BOBAN MARJANOVIC is singing. Just a minute ago, Boban was talking about growing up in Serbia and being 7-foot-4 and playing for the Dallas Mavericks, but now, he is warbling, in thickly accented English, a Vanessa Carlton song with the joy and energy of a devoted tween.
"I'd walk a thousand MILES ... if I could see you TONIGHT," he sings, laughing so hard his shoulders, which are roughly the size of two split logs, roll up and down. It's "A Thousand Miles," the anthem featured in the movie "White Chicks," which Boban readily admits is one of his favorites. "I really love this movie," he says.
This sort of thing -- Boban singing, Boban giggling, Boban smiling so widely it seems like he might puncture a wall -- happens a lot. To be in Boban's presence, according to, well, basically everyone who knows him, is to feel the ineffable warmth that comes from being around someone so comfortable in his own skin.

● **Information shown**

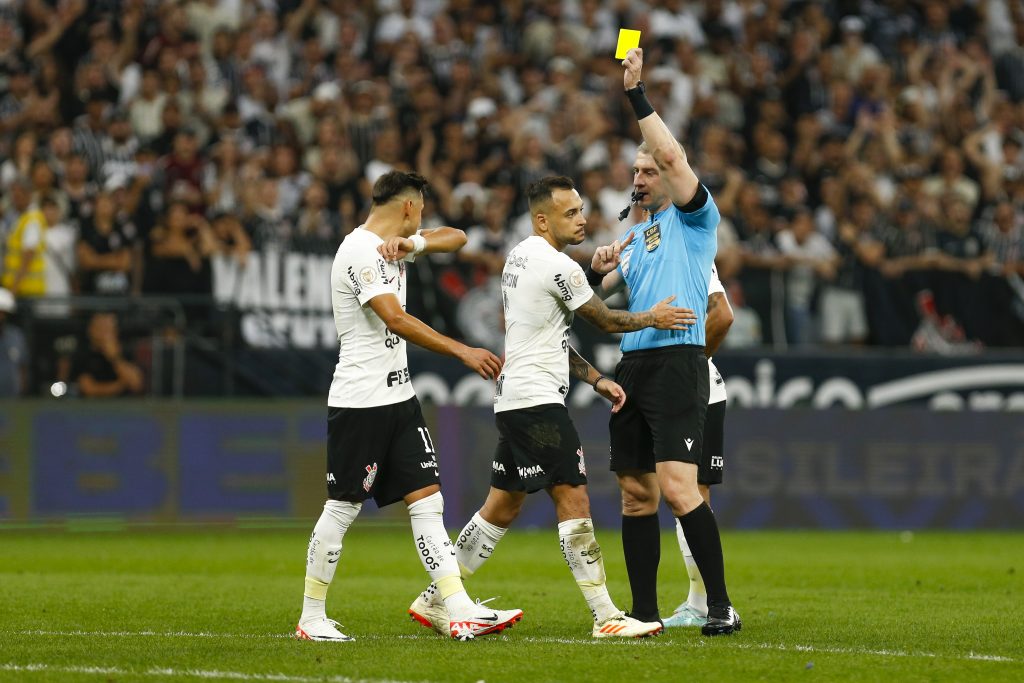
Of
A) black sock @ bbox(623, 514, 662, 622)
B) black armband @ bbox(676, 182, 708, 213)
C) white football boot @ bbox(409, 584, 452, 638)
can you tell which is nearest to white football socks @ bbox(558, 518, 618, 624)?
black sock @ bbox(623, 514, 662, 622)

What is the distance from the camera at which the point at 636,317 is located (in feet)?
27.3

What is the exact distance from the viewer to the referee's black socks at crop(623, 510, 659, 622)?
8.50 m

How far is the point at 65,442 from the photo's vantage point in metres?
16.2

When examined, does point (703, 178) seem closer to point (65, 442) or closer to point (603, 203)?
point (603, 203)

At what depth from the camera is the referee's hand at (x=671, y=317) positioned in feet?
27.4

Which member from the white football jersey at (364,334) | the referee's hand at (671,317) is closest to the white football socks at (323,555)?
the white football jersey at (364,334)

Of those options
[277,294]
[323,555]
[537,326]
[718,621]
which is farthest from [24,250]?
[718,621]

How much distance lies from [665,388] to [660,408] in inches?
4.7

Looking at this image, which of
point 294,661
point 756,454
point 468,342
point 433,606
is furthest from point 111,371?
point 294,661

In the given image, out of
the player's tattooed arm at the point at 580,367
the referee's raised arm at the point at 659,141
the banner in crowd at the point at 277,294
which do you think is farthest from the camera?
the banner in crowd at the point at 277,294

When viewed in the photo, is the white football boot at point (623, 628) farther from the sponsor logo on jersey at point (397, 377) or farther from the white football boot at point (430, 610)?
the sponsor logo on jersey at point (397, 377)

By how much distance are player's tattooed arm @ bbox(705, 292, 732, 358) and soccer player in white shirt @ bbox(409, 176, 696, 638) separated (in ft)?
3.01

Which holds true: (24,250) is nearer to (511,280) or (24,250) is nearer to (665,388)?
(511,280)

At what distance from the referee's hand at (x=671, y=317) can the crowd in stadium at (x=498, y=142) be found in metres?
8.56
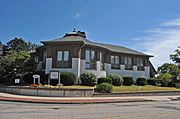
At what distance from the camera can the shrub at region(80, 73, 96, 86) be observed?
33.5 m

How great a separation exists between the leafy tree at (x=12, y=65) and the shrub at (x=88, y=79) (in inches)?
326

--

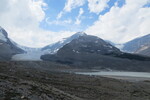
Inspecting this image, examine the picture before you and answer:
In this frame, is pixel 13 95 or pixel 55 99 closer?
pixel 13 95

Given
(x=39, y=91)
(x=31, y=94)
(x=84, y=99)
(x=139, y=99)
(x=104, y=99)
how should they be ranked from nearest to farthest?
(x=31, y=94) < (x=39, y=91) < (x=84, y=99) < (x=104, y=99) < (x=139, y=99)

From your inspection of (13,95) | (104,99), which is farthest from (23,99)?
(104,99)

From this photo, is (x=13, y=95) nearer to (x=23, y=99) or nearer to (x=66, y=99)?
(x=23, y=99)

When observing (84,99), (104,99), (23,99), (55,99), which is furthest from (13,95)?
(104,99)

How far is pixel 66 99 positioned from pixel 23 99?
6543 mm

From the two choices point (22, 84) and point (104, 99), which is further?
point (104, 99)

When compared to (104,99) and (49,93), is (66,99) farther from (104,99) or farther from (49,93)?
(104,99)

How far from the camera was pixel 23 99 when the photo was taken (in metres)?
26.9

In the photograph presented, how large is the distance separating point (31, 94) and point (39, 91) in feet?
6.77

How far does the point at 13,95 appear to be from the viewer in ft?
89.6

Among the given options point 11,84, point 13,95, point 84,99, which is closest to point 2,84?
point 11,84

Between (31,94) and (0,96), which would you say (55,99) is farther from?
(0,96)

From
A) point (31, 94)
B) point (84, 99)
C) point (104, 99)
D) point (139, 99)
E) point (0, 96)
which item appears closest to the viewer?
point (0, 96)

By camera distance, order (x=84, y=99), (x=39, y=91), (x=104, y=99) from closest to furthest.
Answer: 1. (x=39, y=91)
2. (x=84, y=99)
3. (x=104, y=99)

--

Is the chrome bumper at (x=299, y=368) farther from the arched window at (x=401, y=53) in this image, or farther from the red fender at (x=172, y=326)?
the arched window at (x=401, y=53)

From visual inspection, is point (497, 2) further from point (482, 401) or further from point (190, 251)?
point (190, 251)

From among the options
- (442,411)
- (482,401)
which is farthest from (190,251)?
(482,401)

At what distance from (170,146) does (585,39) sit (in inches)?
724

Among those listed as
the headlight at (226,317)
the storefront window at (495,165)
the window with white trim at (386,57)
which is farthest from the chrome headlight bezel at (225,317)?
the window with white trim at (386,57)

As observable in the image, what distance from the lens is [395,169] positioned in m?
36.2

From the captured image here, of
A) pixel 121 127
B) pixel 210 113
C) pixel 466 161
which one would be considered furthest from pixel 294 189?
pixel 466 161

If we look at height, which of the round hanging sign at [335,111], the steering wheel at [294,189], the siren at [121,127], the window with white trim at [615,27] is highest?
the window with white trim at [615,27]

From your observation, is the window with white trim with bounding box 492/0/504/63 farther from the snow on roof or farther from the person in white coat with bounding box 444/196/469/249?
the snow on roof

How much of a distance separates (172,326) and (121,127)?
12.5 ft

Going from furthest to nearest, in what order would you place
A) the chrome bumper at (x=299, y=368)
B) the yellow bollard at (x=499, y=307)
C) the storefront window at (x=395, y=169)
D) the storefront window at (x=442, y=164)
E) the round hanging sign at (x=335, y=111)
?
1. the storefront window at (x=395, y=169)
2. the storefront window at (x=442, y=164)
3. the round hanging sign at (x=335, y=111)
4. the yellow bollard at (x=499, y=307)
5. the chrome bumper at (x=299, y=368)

● **The tasks**
1 – In the Boban Marjanovic profile, repeat the part between "This sort of" and "his own skin.", inclusive, but switch "warmth" to "glow".
2 – In the Boban Marjanovic profile, which song does he sing?
The records were taken from a different source.

● **Solutions to the tasks**
1 –
This sort of thing -- Boban singing, Boban giggling, Boban smiling so widely it seems like he might puncture a wall -- happens a lot. To be in Boban's presence, according to, well, basically everyone who knows him, is to feel the ineffable glow that comes from being around someone so comfortable in his own skin.

2 – "A Thousand Miles," a Vanessa Carlton song.